● Dataset extract
* * * * * * *
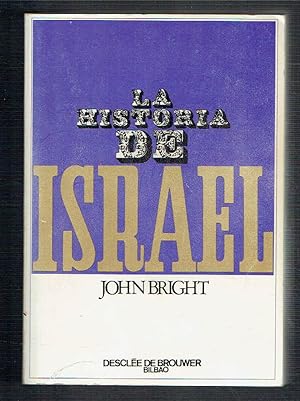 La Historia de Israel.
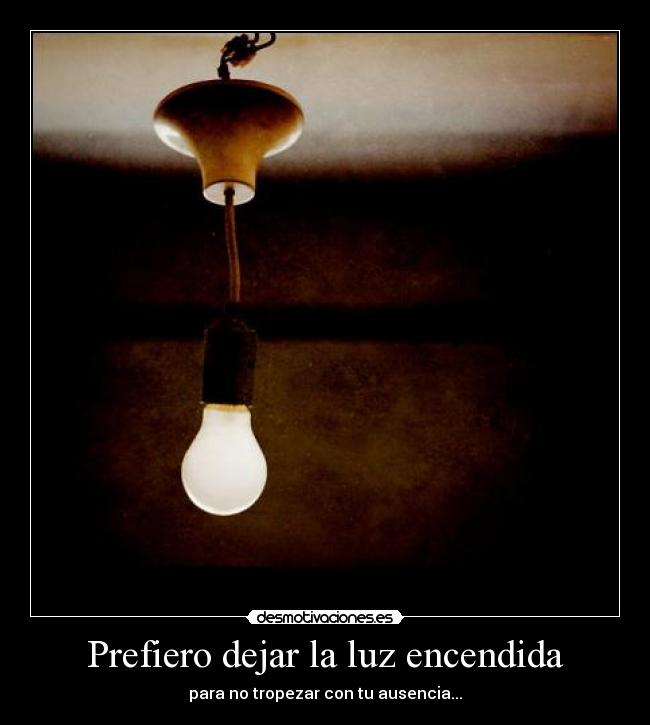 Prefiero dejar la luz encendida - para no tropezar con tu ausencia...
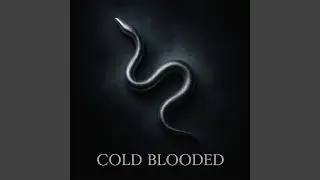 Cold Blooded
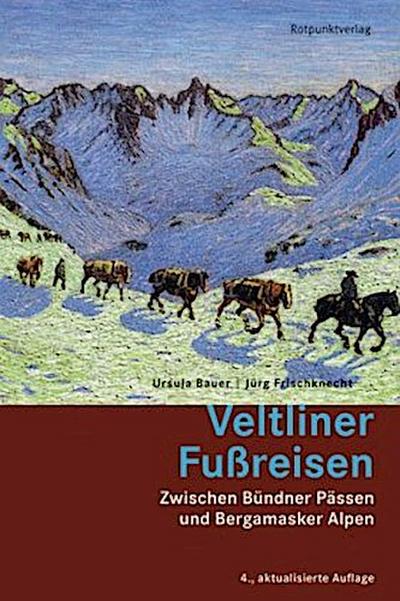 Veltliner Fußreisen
* * * * * * *
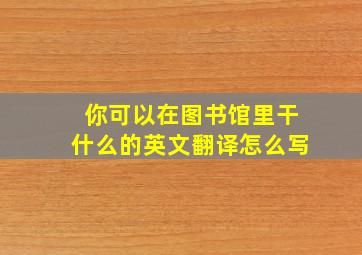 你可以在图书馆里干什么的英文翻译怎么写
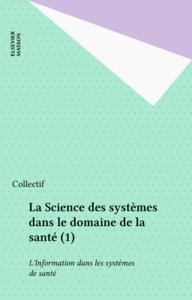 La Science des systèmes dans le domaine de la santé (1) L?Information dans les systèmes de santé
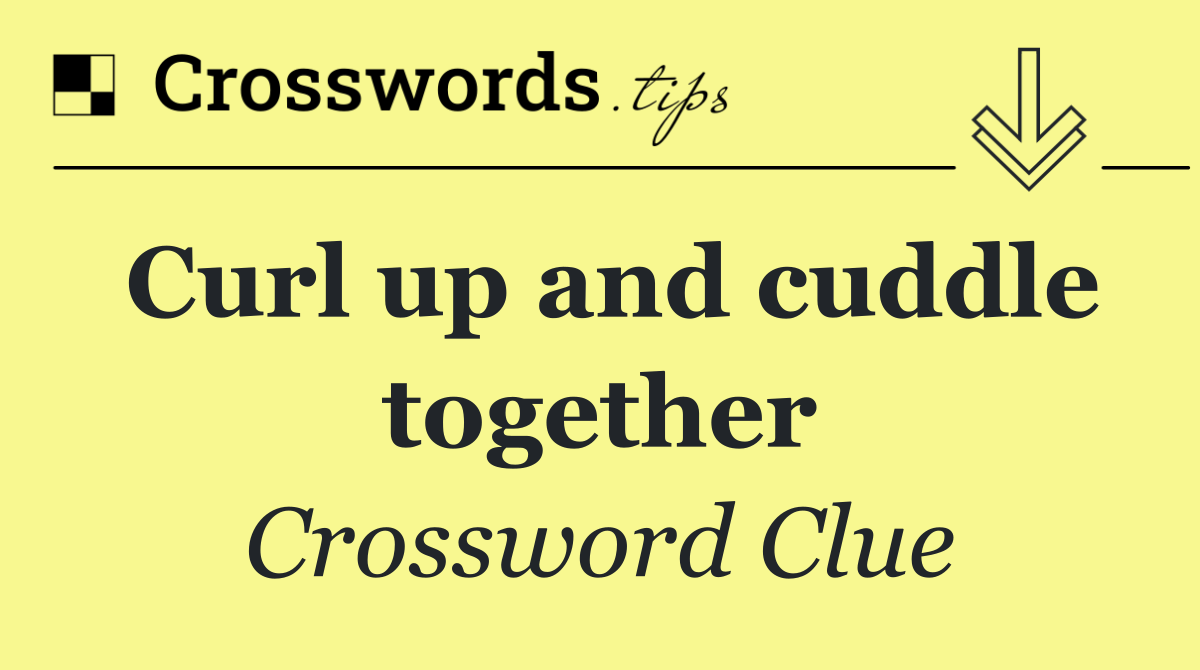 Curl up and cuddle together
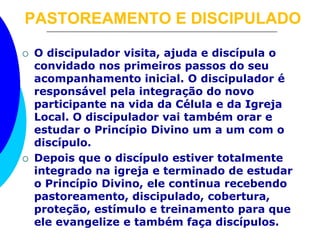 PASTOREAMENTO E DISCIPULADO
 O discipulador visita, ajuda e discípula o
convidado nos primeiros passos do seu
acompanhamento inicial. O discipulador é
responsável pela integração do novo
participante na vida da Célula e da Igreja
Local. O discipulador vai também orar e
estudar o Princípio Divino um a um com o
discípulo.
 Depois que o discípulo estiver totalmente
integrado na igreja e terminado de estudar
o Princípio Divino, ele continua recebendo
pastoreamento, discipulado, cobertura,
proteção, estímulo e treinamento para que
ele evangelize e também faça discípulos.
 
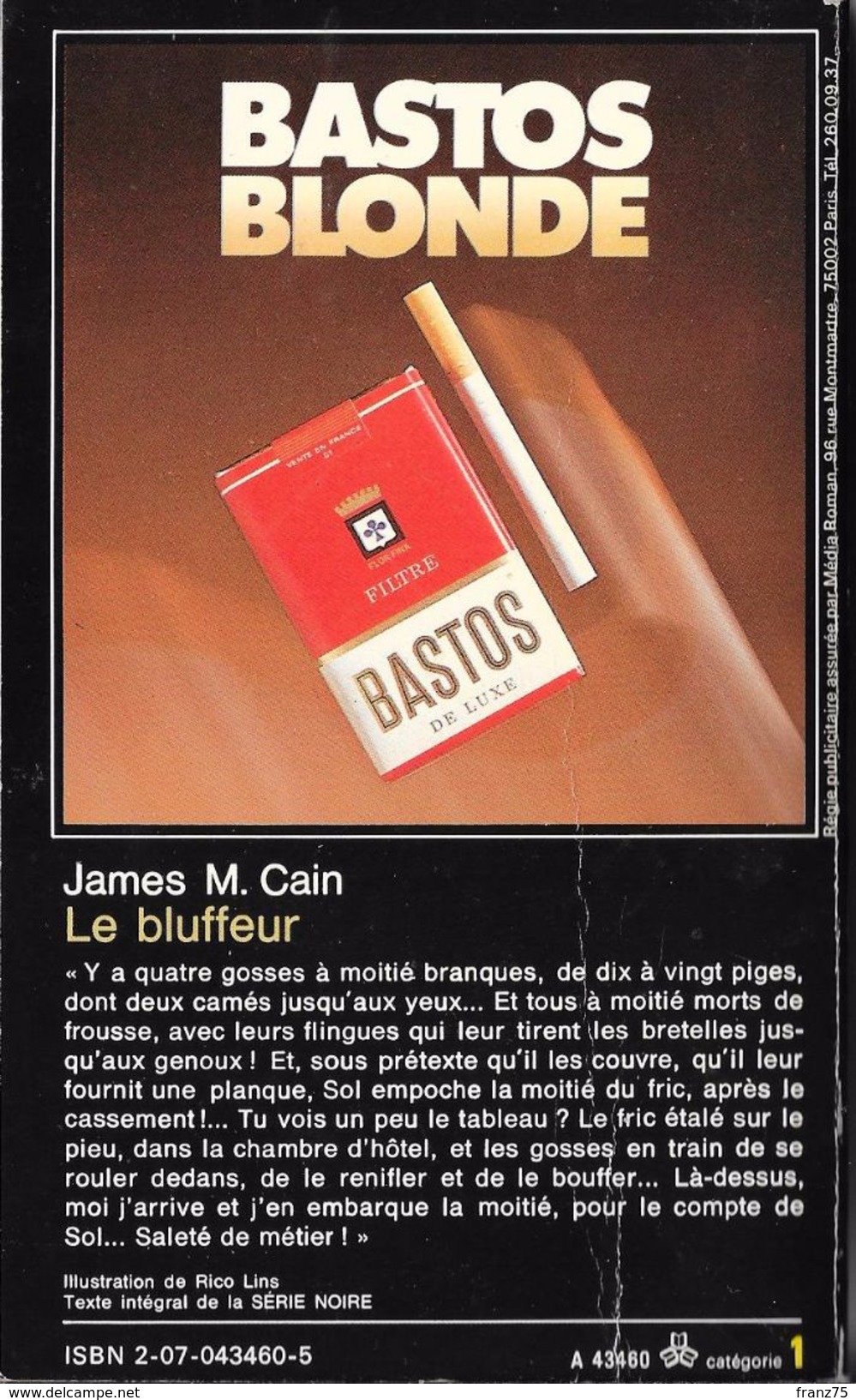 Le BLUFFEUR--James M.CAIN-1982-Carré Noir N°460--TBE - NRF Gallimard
* * * * * * *
● Exercise
Using the records above, repeat exactly the run of lines that starts with the line with "La Historia de Israel." and goes on through the line with "Veltliner Fußreisen"; omit each picture.

● Exercise solution
 La Historia de Israel.
 Prefiero dejar la luz encendida - para no tropezar con tu ausencia...
 Cold Blooded
 Veltliner Fußreisen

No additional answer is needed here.